Acceptance Criteria of a Project based on NPV

Simplest Approach – If the investment project of Akbank Akbank's has a NPV value higher than Zero then finance managers at Akbank Akbank's can ACCEPT the project, otherwise they can reject the project. This means that project will deliver higher returns over the period of time than any alternate investment strategy.

In theory if the required rate of return or discount rate is chosen correctly by finance managers at Akbank Akbank's, then the stock price of the Akbank Akbank's should change by same amount of the NPV. In real world we know that share price also reflects various other factors that can be related to both macro and micro environment.

In the same vein – accepting the project with zero NPV should result in stagnant share price. Finance managers use discount rates as a measure of risk components in the project execution process.

Sensitivity Analysis

Project selection is often a far more complex decision than just choosing it based on the NPV number. Finance managers at Akbank Akbank's should conduct a sensitivity analysis to better understand not only the inherent risk of the projects but also how those risks can be either factored in or mitigated during the project execution. Sensitivity analysis helps in –

What will be a multi year spillover effect of various taxation regulations.
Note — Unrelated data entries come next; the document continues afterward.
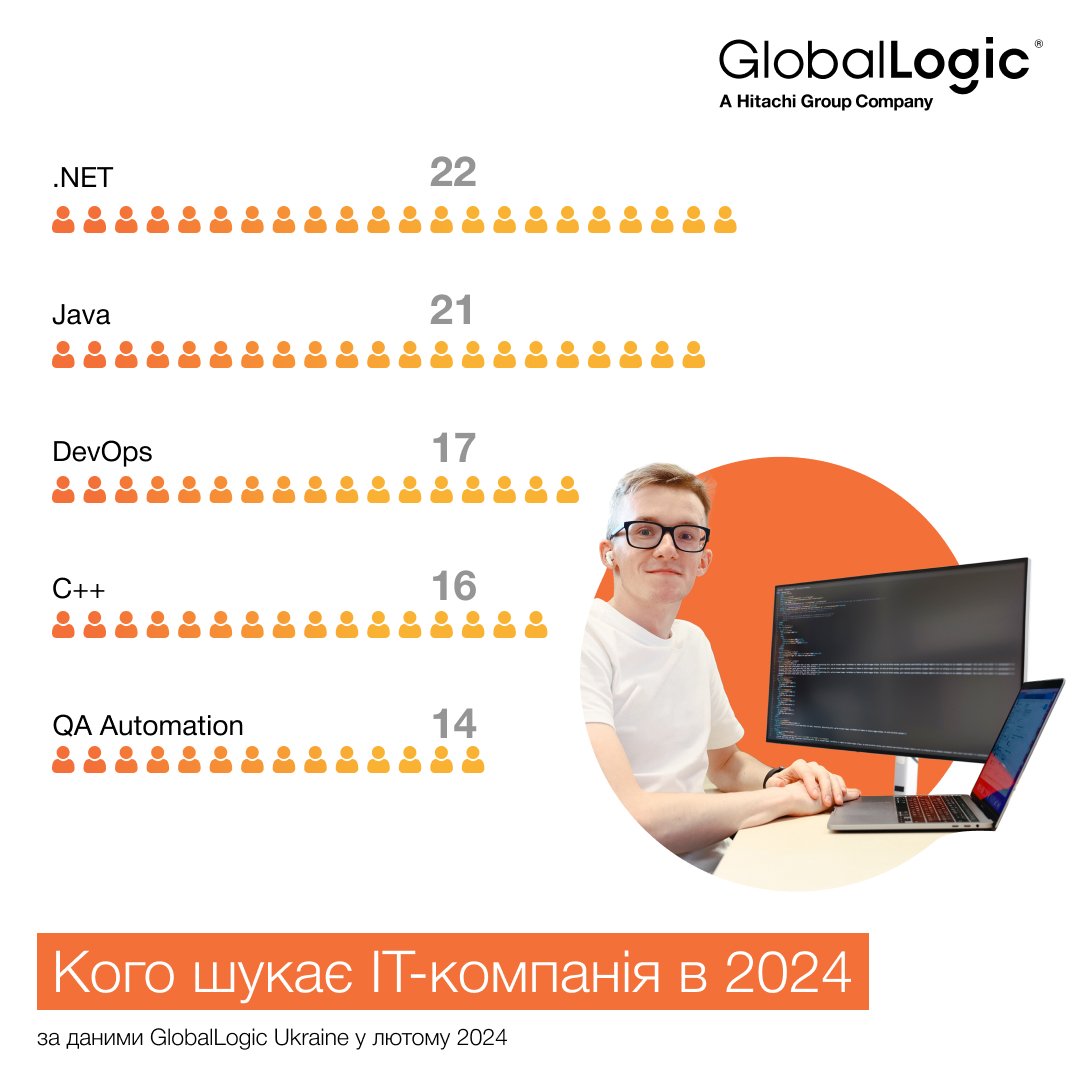 GlobalLogic®
A Hitachi Group Company

.NET 22

Java 21

DevOps 17

C++ 16

QA Automation 14

Кого шукає IT-компанія в 2024

за даними GlobalLogic Ukraine у лютому 2024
Understanding of risks involved in the project.

What are the key aspects of the projects that need to be monitored, refined, and retuned for continuous delivery of projected cash flows.

What are the uncertainties surrounding the project Initial Cash Outlay (ICO’s). ICO’s often have several different components such as land, machinery, building, and other equipment.

What can impact the cash flow of the project.

Some of the assumptions while using the Discounted Cash Flow Methods –

Projects are assumed to be Mutually Exclusive – This is seldom the came in modern day giant organizations where projects are often inter-related and rejecting a project solely based on NPV can result in sunk cost from a related project.

Independent projects have independent cash flows – As explained in the marketing project – though the project may look independent but in reality it is not as the brand awareness project can be closely associated with the spending on sales promotions and product specific advertising.




References & Further Readings

Mary M. Crossan, Marina Apaydin (2018), "Akbank: Credit Card Division Harvard Business Review Case Study. Published by HBR Publications.